** Exercise aim **
Your task is to give the records again exactly. Leave each picture out.

(Stored dataset items)
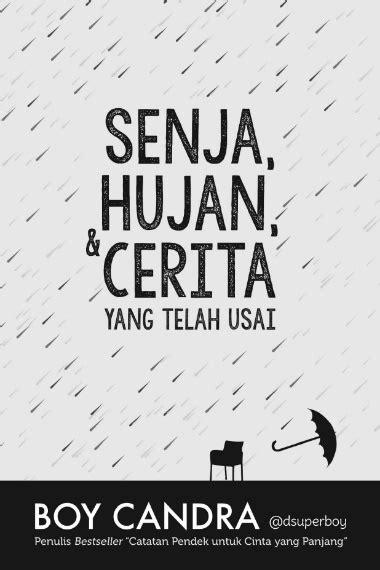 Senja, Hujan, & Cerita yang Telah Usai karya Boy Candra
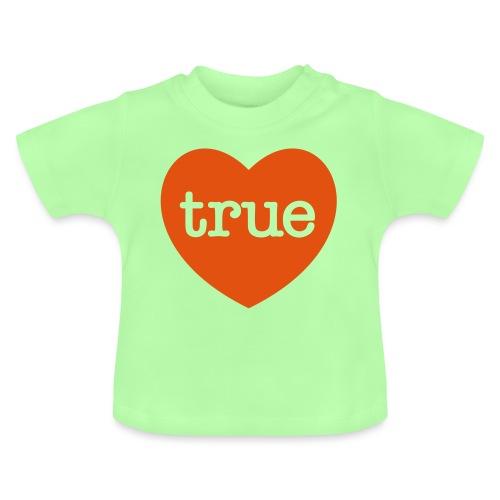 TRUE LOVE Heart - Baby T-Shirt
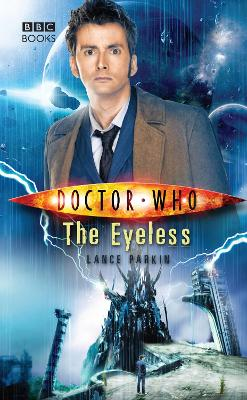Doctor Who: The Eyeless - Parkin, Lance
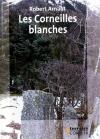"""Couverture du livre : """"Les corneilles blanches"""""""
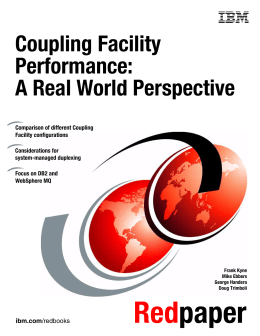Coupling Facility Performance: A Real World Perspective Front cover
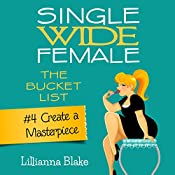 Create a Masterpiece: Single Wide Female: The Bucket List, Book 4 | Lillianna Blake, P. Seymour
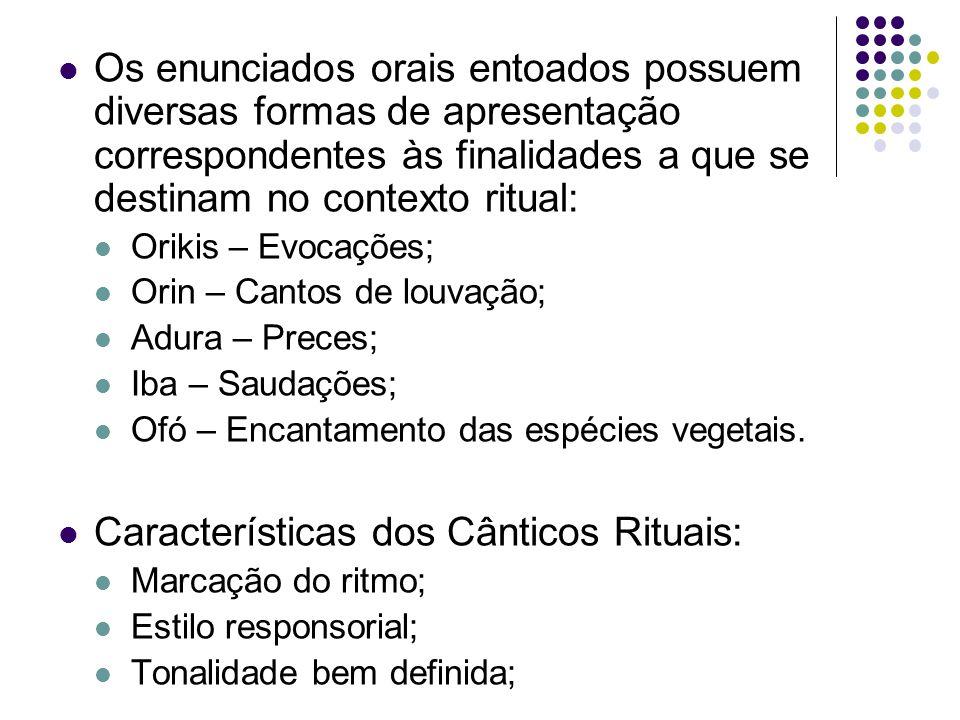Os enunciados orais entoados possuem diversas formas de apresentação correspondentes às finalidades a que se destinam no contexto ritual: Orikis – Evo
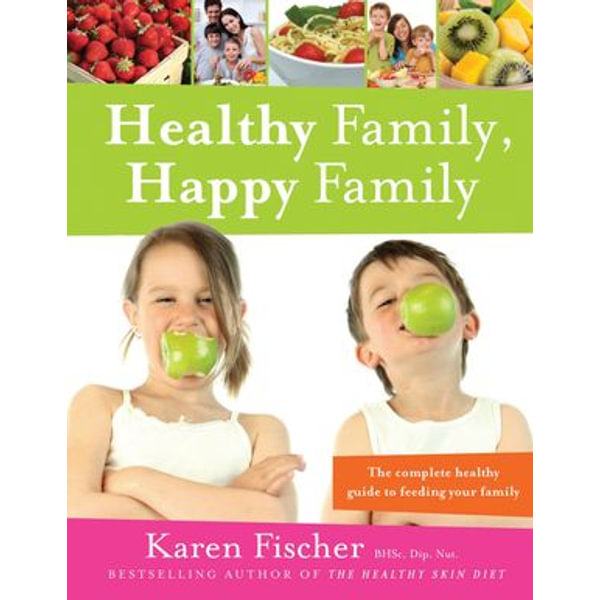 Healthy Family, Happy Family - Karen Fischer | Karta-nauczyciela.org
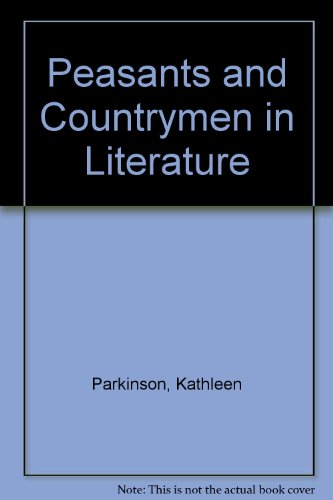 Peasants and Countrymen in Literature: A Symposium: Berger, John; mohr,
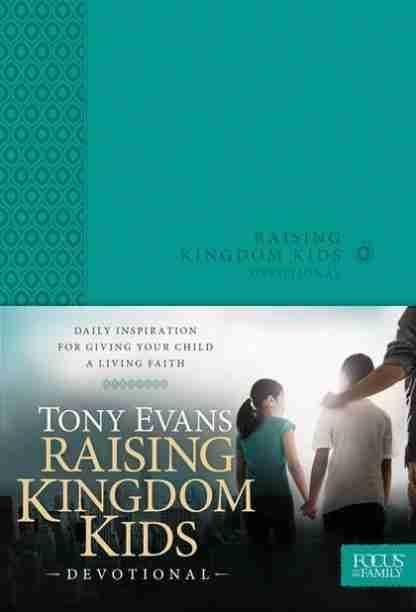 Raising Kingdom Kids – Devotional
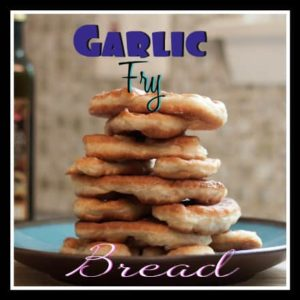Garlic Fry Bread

** The answer **
 Senja, Hujan, & Cerita yang Telah Usai karya Boy Candra
 TRUE LOVE Heart - Baby T-Shirt
Doctor Who: The Eyeless - Parkin, Lance
"""Couverture du livre : """"Les corneilles blanches"""""""
Coupling Facility Performance: A Real World Perspective Front cover
 Create a Masterpiece: Single Wide Female: The Bucket List, Book 4 | Lillianna Blake, P. Seymour
Os enunciados orais entoados possuem diversas formas de apresentação correspondentes às finalidades a que se destinam no contexto ritual: Orikis – Evo
 Healthy Family, Happy Family - Karen Fischer | Karta-nauczyciela.org
 Peasants and Countrymen in Literature: A Symposium: Berger, John; mohr,
 Raising Kingdom Kids – Devotional
Garlic Fry Bread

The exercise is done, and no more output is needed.